• **TASKS TO PERFORM**
1 – From the horse racing extract, quote the passage starting with "Among the many" and going on through "Pimlico Race Course.".
2 – List every story from racing history that the horse racing extract says the film 'Racing the Times' will touch on.

• **EXTRACT TO READ**
※

Dilodovico claimed the daughter of Stonesider in January for Adam Staple’s Big Bertha Stables. She hasn’t finished worse than third in five career starts on dirt, but she comes into the Miss Preakness off a ninth-place finish in the Stormy Blues Stakes on turf last month at Pimlico.

“The last start, there was some thinking she might have some turf pedigree, but we knew it wasn’t going to be her day,” Dilodovico said. “But she’s 100 percent and ready to go on the dirt now.”

The trainer feels equally good about his DuPont entry Brenda’s Way, who has won 50 percent of her races and also has two seconds.

“She looks great,” he said. “Her coat looks super and [jockey Jevian] Toledo came over and worked her [Sunday] for us.  It was a nice controlled workout and she really looks good. But, again, the field is full of really good horses.”

‘Racing the Times’ to Premiere Friday on Maryland Public TV

Maryland Public Television will broadcast a new documentary on the history of Maryland thoroughbred racing Friday at 9 p.m.  ‘Racing the Times,’ from Emmy Award-winning director W. Drew Perkins, will tell the story of Maryland’s unequaled 300-year horse breeding and racing history through re-creations, interviews with racing industry leaders and historical vignettes.

Among the many stories the film will touch are those of America’s first official horse race held in Annapolis in 1743; the great match races of 1877, when the U.S. Congress closed its doors and members rode a train to Pimlico to be on hand; the 1938 Pimlico Special between Seabiscuit and War Admiral; and the 1983 Preakness victory of Deputed Testamony, the lone Maryland-bred to claim the Middle Jewel of the Triple Crown.

The film will have re-broadcasts May 16 at 1 a.m. on MPT and May 28 at 8 p.m. on MPT-2.

American Pharoah 4-5 Morning-Line Favorite for Saturday’s Preakness

BALTIMORE – Kentucky Derby (G1) winner American Pharoah was installed as the 4-5 morning-line favorite for Saturday’s 140th running of the Preakness Stakes (G1) at Pimlico Race Course.

The Zayat Stables’ homebred colt headlines an eight-horse field entered Wednesday for the $1.5 million Middle Jewel of the Triple Crown. The Bob Baffert-trained son of Pioneeerof the Nile, who drew the No.1 post position, is scheduled to be joined in the starting gate Saturday by stablemate Dortmund, Kaleem Shah’s third-place Kentucky Derby finisher, who was rated second in the morning-line at 7-2 after drawing the No. 2 post.  Arnold Zetcher’s Firing Line, who finished a length behind American Pharoah and two lengths in front of Dortmund in the Derby, is rated third in the morning line at 4-1 and drew the No. 8 post.

The Top 3 Kentucky Derby finishers arrived at Pimlico Wednesday afternoon following a flight from Louisville that also included  two other Preakness entrants, John Oxley’s Danzig Moon, the fifth-place Derby finisher, and Charles Fipke’s Tale of Verve, who was entered in the Derby but did not draw into the race from the also-eligible list.

※

• **RECORDED DATA**
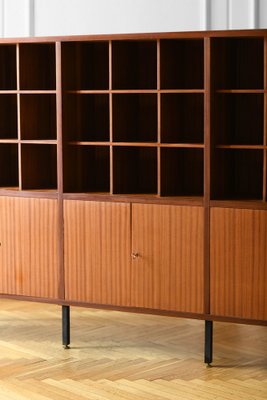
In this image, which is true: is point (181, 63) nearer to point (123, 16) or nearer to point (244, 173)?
point (244, 173)

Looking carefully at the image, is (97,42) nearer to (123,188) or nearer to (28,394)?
(123,188)

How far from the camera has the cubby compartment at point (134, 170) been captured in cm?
452

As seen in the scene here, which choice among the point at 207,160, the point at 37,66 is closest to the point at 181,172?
the point at 207,160

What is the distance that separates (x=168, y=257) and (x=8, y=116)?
4.67 ft

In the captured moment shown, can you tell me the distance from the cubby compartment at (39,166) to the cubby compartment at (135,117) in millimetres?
521

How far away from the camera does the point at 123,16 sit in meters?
5.60

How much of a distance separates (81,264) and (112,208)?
36cm

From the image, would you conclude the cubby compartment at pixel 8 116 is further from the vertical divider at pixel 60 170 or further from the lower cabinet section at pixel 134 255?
the lower cabinet section at pixel 134 255

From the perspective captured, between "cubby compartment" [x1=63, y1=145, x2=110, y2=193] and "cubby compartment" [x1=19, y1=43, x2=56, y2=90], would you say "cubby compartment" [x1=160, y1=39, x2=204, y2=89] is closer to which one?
"cubby compartment" [x1=63, y1=145, x2=110, y2=193]

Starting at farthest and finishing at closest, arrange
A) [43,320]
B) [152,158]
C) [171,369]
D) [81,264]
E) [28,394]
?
1. [43,320]
2. [152,158]
3. [81,264]
4. [171,369]
5. [28,394]

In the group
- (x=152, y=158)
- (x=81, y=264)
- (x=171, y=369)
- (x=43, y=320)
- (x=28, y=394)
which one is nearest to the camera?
(x=28, y=394)

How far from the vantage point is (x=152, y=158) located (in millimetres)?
4840

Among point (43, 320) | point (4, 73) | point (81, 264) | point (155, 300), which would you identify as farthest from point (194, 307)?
point (4, 73)

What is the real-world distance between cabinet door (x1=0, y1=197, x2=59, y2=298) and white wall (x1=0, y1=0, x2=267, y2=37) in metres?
1.60
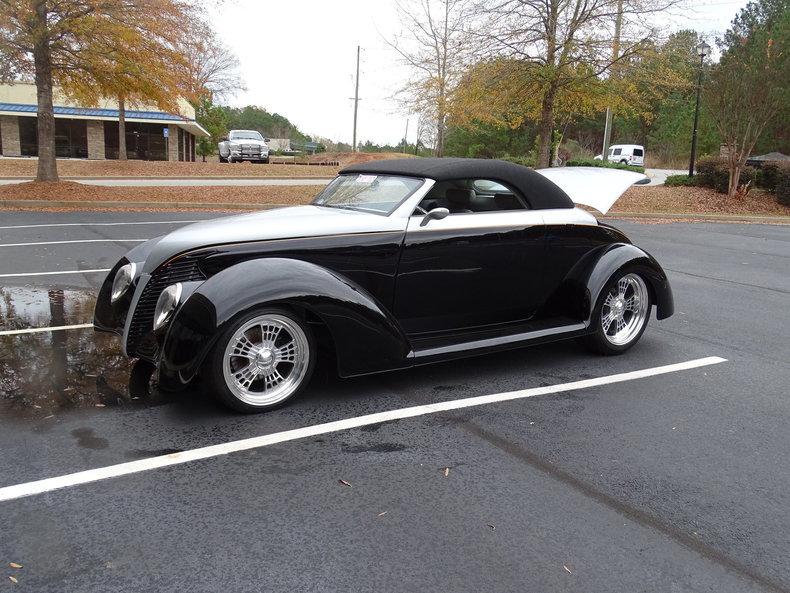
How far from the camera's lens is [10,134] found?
39031 millimetres

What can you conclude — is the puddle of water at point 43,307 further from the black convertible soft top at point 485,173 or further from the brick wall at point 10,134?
Result: the brick wall at point 10,134

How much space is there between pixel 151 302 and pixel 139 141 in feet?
138

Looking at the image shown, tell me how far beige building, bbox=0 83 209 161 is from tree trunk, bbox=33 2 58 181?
20407 millimetres

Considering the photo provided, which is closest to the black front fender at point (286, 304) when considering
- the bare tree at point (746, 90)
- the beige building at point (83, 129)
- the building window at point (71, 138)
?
the bare tree at point (746, 90)

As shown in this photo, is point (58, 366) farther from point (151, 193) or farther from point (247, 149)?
point (247, 149)

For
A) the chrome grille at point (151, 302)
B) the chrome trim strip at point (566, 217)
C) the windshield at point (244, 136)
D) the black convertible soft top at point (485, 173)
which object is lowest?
the chrome grille at point (151, 302)

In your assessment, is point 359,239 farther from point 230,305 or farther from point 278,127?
Answer: point 278,127

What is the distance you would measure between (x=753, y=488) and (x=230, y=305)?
288 cm

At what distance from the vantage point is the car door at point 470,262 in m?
4.37

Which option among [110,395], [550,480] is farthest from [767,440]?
[110,395]

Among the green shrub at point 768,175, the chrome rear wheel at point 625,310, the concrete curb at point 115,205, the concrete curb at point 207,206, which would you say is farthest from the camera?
the green shrub at point 768,175

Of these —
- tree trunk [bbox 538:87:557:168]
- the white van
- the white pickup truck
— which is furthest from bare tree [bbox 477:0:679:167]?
the white van

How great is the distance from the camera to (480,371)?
4820mm

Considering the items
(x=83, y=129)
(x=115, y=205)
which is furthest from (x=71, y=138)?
(x=115, y=205)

※

• **ANSWERS PER TASK**
1 –
Among the many stories the film will touch are those of America’s first official horse race held in Annapolis in 1743; the great match races of 1877, when the U.S. Congress closed its doors and members rode a train to Pimlico to be on hand; the 1938 Pimlico Special between Seabiscuit and War Admiral; and the 1983 Preakness victory of Deputed Testamony, the lone Maryland-bred to claim the Middle Jewel of the Triple Crown.

The film will have re-broadcasts May 16 at 1 a.m. on MPT and May 28 at 8 p.m. on MPT-2.

American Pharoah 4-5 Morning-Line Favorite for Saturday’s Preakness

BALTIMORE – Kentucky Derby (G1) winner American Pharoah was installed as the 4-5 morning-line favorite for Saturday’s 140th running of the Preakness Stakes (G1) at Pimlico Race Course.

2 –
- America's first official horse race, held in Annapolis in 1743
- The great match races of 1877, when the U.S. Congress closed its doors and members rode a train to Pimlico to be on hand
- The 1938 Pimlico Special between Seabiscuit and War Admiral
- The 1983 Preakness victory of Deputed Testamony, the lone Maryland-bred to claim the Middle Jewel of the Triple Crown